Law Enforcement Warns Against Tampering Fireworks

Sioux Falls Bomb Squad Most Commonly Finds Fireworks Bundled Together

SIOUX FALLS, S.D. — Fireworks fill the sky every Fourth of July.

Retail tents provide exploding excitement for any interested buyer.

While it provides legal fun, Sgt. Robert Forster with the Sioux Falls Regional Bomb Squad said it comes with a short fuse.

“If you take any kind of firework and alter that original state from what the manufacturer makes it and tests it to obviously do is something that becomes very dangerous,” said Sgt. Forster.

Bootlegged fireworks are not uncommon, but Sioux Falls police haven’t seen any serious injuries or damage from them.

That could simply be due to luck.

“The most common things that we see around here is the bundling of different kinds of fireworks, maybe being bunched together,” said Sgt. Forster.

One of the Bureau of Alcohol, Tobacco, Firearms and Explosives worries when it comes to illegal fireworks is what’s called “flash powder.”

They say that is the most common trend of illegal fireworks.

When flash powder is outside of a firework, it can be extremely reactive.

Heat, friction and even static can make the powder explode.

ATF officials notes consumer fireworks are tightly wrapped, keeping flash powder contained.
——
Apply what you read ->
1. Answer these from the fireworks article:
(a) What unit is Sgt. Robert Forster with?
(b) What three things can make flash powder explode?
(c) According to Sgt. Forster, what is the most common thing seen around Sioux Falls?
2. Does each statement agree with the fireworks article?
(a) Sioux Falls police have seen serious injuries from bootlegged fireworks.
(b) Consumer fireworks are wrapped tightly so that flash powder stays contained.
(c) Flash powder is described as the most common trend of illegal fireworks.
3. Extend the article on fireworks tampering past its final sentence.

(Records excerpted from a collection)
——
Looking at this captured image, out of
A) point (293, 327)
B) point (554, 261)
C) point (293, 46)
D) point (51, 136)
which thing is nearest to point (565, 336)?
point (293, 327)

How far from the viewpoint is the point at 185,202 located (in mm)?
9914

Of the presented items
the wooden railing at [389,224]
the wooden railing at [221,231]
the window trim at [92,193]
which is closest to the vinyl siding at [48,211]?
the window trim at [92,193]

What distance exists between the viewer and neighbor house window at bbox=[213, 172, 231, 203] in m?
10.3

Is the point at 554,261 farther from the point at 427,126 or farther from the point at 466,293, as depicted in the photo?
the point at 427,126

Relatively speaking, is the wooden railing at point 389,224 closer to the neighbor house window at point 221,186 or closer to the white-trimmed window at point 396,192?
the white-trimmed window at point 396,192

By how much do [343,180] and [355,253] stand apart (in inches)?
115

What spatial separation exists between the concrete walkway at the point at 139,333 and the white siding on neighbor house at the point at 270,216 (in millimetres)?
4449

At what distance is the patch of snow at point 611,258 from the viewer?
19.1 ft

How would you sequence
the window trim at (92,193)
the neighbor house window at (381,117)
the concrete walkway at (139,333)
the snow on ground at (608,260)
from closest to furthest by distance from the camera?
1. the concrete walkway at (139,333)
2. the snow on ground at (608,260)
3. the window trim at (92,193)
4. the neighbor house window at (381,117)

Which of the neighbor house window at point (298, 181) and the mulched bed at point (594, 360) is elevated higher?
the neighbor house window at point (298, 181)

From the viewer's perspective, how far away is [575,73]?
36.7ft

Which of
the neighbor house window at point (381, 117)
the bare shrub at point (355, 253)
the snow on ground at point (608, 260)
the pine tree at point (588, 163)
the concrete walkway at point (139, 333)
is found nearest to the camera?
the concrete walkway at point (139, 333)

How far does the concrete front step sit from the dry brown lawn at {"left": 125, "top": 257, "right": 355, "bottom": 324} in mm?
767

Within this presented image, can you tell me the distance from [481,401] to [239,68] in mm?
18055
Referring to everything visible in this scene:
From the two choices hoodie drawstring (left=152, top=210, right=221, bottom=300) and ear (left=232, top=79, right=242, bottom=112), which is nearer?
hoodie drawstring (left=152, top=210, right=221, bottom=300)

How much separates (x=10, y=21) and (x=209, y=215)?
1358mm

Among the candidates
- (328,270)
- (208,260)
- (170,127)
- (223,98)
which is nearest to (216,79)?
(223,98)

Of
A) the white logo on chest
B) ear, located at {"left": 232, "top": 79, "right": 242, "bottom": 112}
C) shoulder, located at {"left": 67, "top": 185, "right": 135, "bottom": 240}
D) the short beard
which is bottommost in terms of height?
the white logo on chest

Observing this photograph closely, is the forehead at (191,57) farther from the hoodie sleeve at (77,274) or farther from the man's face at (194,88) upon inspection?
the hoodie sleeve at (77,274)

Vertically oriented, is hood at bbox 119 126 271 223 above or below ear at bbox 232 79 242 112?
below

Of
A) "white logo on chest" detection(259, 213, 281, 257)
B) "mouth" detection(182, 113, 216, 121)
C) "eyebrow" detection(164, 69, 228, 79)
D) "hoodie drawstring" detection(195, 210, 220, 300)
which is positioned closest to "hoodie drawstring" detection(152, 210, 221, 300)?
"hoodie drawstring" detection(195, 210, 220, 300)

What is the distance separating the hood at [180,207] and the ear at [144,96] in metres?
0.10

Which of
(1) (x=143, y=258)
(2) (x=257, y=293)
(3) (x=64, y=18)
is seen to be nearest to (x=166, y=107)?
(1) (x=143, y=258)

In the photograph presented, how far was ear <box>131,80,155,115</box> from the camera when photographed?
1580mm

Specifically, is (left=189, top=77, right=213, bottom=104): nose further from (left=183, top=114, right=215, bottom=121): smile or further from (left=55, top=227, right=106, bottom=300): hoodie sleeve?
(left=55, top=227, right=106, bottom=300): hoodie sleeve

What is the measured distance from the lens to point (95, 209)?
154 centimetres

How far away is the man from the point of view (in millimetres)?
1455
——
Outputs in order ->
1.
(a) The Sioux Falls Regional Bomb Squad.
(b) Heat, friction and static.
(c) The bundling of different kinds of fireworks.

2.
(a) No: "Sioux Falls police haven’t seen any serious injuries or damage from them."
(b) Yes: "ATF officials notes consumer fireworks are tightly wrapped, keeping flash powder contained."
(c) Yes: "They say that is the most common trend of illegal fireworks."

3.
A combination of different fireworks, however, can put the powder in unintended places.

“Any time that you take an explosive and alter it from its original state, it becomes unstable,” said Forster.

Forster also said that unpredictability could be life changing.

“If you don’t know what you’re doing or to add to that and if you add the wrong thing or if you have any type of a spark, static from your clothing, just depending on what chemical may be in that firework, you could ignite it, and then that would become a very dangerous situation,” said Sgt. Forester.

Serious injury or damage isn’t the only problem with illegal fireworks.

Using fireworks with the intent to injure someone or destroy property can also lead to felony charges in South Dakota.

Shooting fireworks that make noise or launch into the air within the Sioux Falls city limits is also illegal.

A neighbor complaint could lead to a $95 fine.